01 - Measure Progress
In order to achieve a goal it is necessary to determine whether or not progress is being made towards that goal and whether or not further progress is worth the additional effort.
In order to do this, having appropriate metrics is a prerequisite to any change management effort, technical or otherwise.
It is important that metrics be representative of the actual goal to be achieved and not some poor proxy thereof. Focus on creating few metrics to measure in order to determine progress since it is easy to tell competing stories as more metrics are added.

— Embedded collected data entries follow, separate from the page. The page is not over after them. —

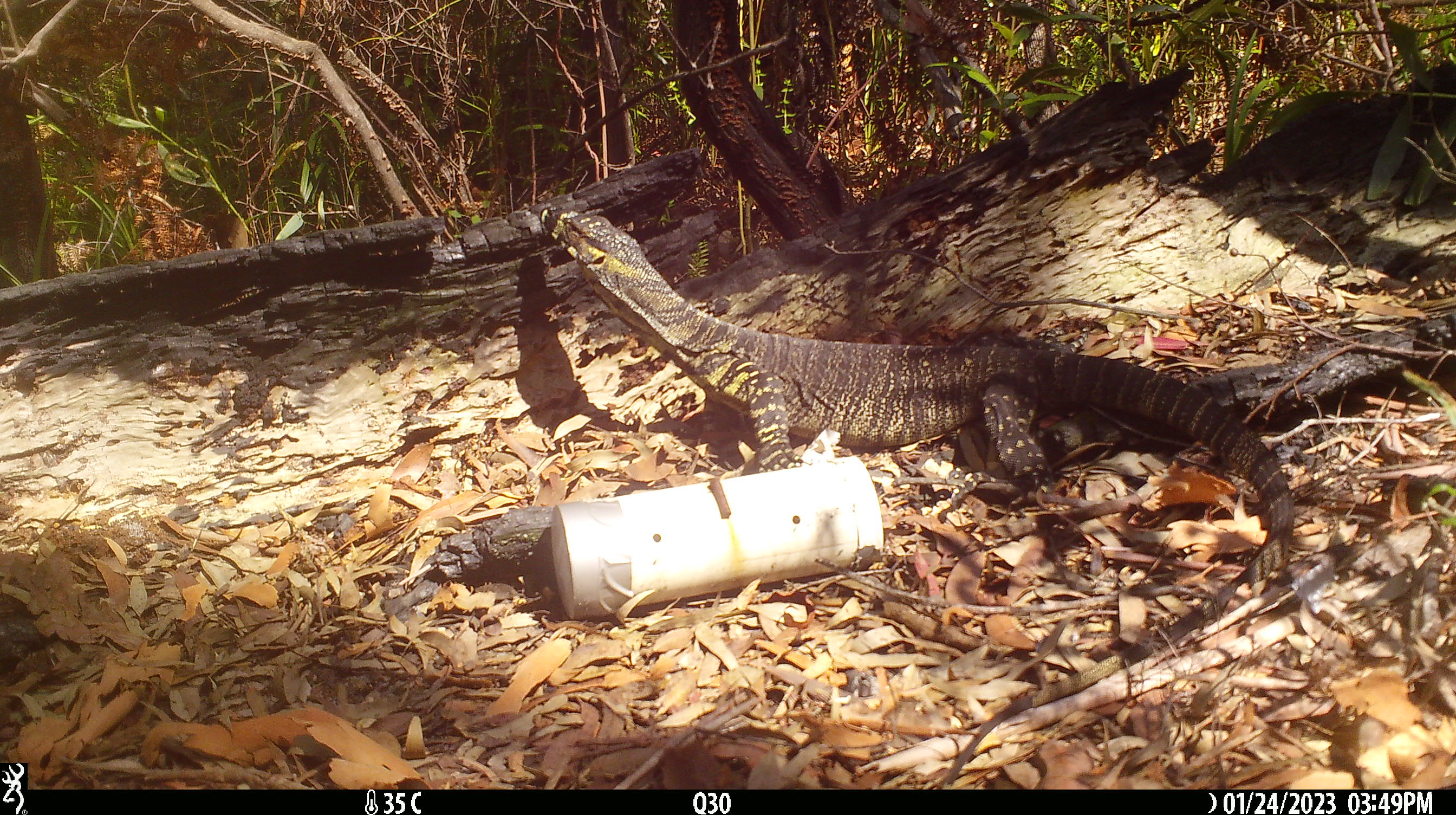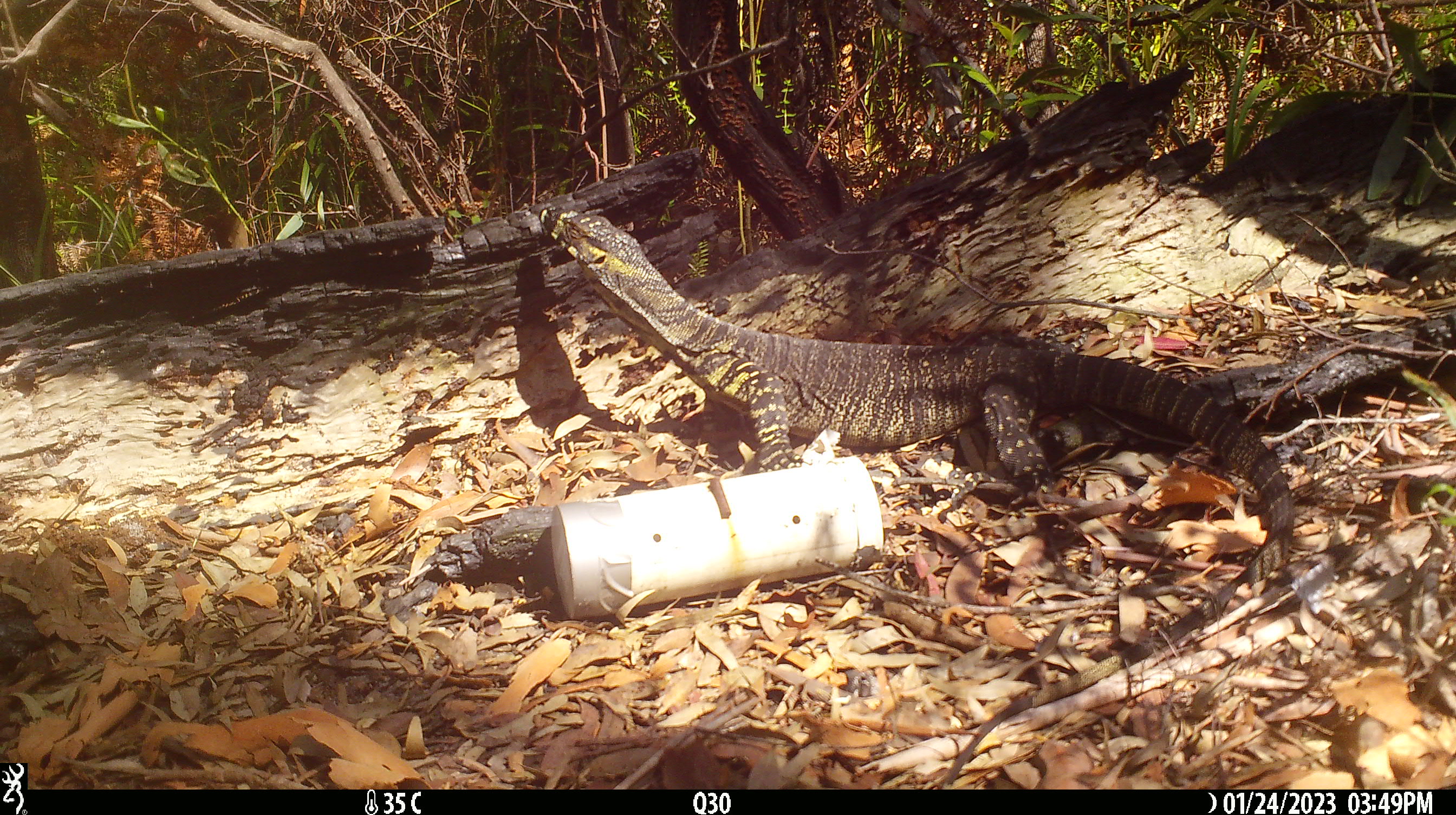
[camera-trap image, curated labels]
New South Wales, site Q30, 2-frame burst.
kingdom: Animalia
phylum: Chordata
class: Reptilia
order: Squamata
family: Varanidae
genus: Varanus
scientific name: Varanus varius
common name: lace monitor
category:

By Goodhart’s Law we know that “When a measure becomes a target, it ceases to be a good measure.” In other words, people are going to game the system and that compromises the integrity of the metric in question. One way to deal with this is to choose competing metrics. For example, a company might have a metric on profit, while also having a metric on customer satisfaction. Considering these two metrics together prevents an organization from optimizing profit by cutting expenses severely and also prevents optimizing customer satisfaction at the expense of profit reduction. Choose few, competing, metrics.
Technical metrics
In addition to non-technical metrics, it is also important to have proper metrics, monitoring, telemetry, etc. for software.
Keep track of things like memory usage, CPU usage, request time latency (in 99th percentile, not average), and so on.
Average anything is almost always bad for such metrics. Use either median or 95th/99th percentile in order to get an accurate picture.
There will be two sections here, technical and non-technical.
From a user perspective, consider things like Usability.gov and the System Usability Survey and make user metrics one of the top things you consider in the success of your system. Concepts like Net Promoter Score may also be appropriate, though they have their own flaws and caveats.